Set of tasks>
a: Decide whether each statement agrees with the passage on torn jeans below. Answer yes or no for each, quoting the deciding words.
(i) The writer went to an evening show of 'Pathaan.'
(ii) The British punk movement brought in the ripped-clothing style.
(iii) The writer was eager to see the film.
b: Answer these questions from the passage on torn jeans below.
(i) Where was the writer stuck waiting for a friend?
(ii) By how much had the lunch appointment been postponed?
(iii) Which police station is named, and in which state?
c: Recast the paragraph of the passage on torn jeans that begins "A youngster tells me condescendingly" as a short bulleted list that keeps its main facts.

Passage shown>
The other day I got stuck in Ambience Mall waiting for a friend to join me for lunch. Since our luncheon appointment had got postponed by a couple of hours, I decided to while away my time at the movie theatre. Much against my own wishes, I walked into the ‘Pathaan’ matinee show. Phew! Non stop action it was. But what caught my fancy was that so many of the protagonists were wearing torn jeans. Something that I have never fathomed over the last few years. But I guess it is fashionable nowadays to wear ripped and frayed clothes.

A youngster tells me condescendingly, “Uncle they are not torn, they are distressed!” Now where did that come from? The British punk movement inducted this development which was further adapted by the American youth as a mark of rebellion. And today it is a world-wide style statement to tear off and damage perfectly serviceable garments. Upsetting indeed it is for the antiquated, but then the new-gen majority wins.

Well last couple of days have been distressing in some other ways as well. The images coming out of the Delhi MCD House and the Ajnala Police station in Punjab could not have better embodied the torn social fabric of our great nation. Not quite like the earlier Sputnik moments of the Babri-Masjid fiasco, the Operation Bluestar and the Godhra riots. But nevertheless events which portend the times we are entering.

Data shown>
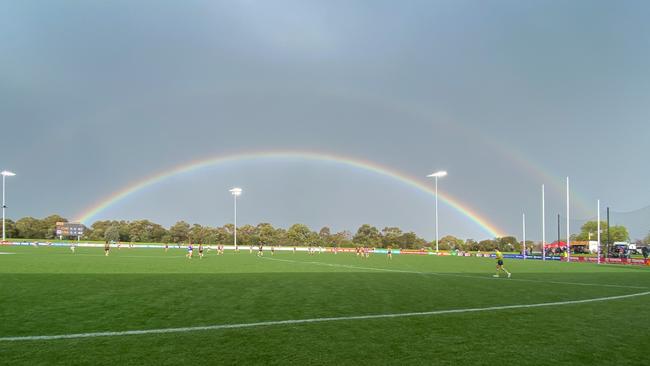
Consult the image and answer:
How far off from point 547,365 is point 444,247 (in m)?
...
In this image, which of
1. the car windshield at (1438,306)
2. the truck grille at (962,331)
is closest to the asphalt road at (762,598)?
---
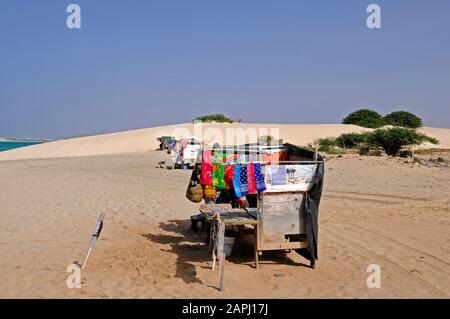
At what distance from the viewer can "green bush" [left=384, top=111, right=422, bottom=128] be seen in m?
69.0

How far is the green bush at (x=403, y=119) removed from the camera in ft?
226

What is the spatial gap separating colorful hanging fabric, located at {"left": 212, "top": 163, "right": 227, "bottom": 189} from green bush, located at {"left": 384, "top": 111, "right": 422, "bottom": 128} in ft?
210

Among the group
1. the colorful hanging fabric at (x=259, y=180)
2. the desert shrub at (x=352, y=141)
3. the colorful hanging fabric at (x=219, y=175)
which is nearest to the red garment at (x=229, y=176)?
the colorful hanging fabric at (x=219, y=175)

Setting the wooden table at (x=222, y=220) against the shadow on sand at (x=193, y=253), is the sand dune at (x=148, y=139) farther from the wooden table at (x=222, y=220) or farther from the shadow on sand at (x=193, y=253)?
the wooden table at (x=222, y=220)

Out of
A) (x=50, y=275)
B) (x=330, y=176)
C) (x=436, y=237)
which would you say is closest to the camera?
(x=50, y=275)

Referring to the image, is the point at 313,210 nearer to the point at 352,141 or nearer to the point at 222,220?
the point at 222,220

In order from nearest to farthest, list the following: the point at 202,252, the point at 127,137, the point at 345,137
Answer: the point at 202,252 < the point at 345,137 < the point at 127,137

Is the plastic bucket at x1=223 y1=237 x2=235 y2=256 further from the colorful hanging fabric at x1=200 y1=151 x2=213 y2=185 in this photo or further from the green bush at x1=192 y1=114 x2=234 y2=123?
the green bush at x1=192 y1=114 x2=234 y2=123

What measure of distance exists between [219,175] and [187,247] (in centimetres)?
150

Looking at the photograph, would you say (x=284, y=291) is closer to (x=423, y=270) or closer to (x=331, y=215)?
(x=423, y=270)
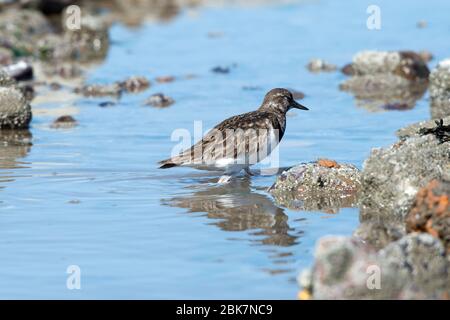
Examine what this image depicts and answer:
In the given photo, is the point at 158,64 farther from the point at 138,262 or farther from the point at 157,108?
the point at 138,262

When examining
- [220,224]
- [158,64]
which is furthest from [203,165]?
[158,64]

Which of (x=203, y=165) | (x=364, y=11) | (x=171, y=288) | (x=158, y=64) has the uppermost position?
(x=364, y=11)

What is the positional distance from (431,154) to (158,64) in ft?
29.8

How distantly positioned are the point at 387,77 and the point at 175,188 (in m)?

Task solutions>
a:
(i) No: "I walked into the ‘Pathaan’ matinee show"
(ii) Yes: "The British punk movement inducted this development"
(iii) No: "Much against my own wishes"

b:
(i) Ambience Mall
(ii) A couple of hours
(iii) The Ajnala Police station, in Punjab

c:
- A youngster corrects the writer: the jeans are "distressed," not torn.
- The style was started by the British punk movement.
- American youth then adapted it as a mark of rebellion.
- It is now a worldwide style statement to damage perfectly serviceable clothes.
- This upsets older people, but the younger majority wins.